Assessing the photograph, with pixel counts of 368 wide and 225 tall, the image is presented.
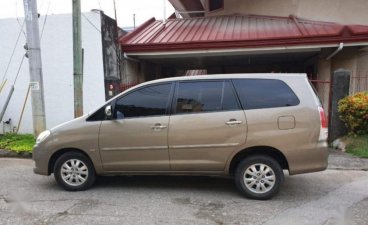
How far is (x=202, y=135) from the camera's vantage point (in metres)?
5.36

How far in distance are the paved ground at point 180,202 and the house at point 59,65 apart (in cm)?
342

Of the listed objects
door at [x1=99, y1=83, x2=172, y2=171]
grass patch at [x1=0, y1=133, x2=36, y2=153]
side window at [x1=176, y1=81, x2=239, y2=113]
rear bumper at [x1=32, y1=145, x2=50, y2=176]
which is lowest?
grass patch at [x1=0, y1=133, x2=36, y2=153]

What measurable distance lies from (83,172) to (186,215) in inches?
74.6

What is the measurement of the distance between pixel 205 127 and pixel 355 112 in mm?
4447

GOAL → Quote all of the data above word for word, but leave the picture out of your answer.

OUTPUT BELOW →
Assessing the photograph, with pixel counts of 368 wide and 225 tall, the image is presented.
How far is (x=202, y=135) from the camera's vantage point (in metres)?
5.36

How far in distance are the paved ground at point 180,202 and the house at point 59,65 apart (in cm)?
342

Of the listed objects
door at [x1=99, y1=83, x2=172, y2=171]
grass patch at [x1=0, y1=133, x2=36, y2=153]
side window at [x1=176, y1=81, x2=239, y2=113]
rear bumper at [x1=32, y1=145, x2=50, y2=176]
which is lowest?
grass patch at [x1=0, y1=133, x2=36, y2=153]

What measurable distance lies from (83,172) to (186,215) in inches?
74.6

What is the measurement of the distance between pixel 205 127 and pixel 355 112 in mm?
4447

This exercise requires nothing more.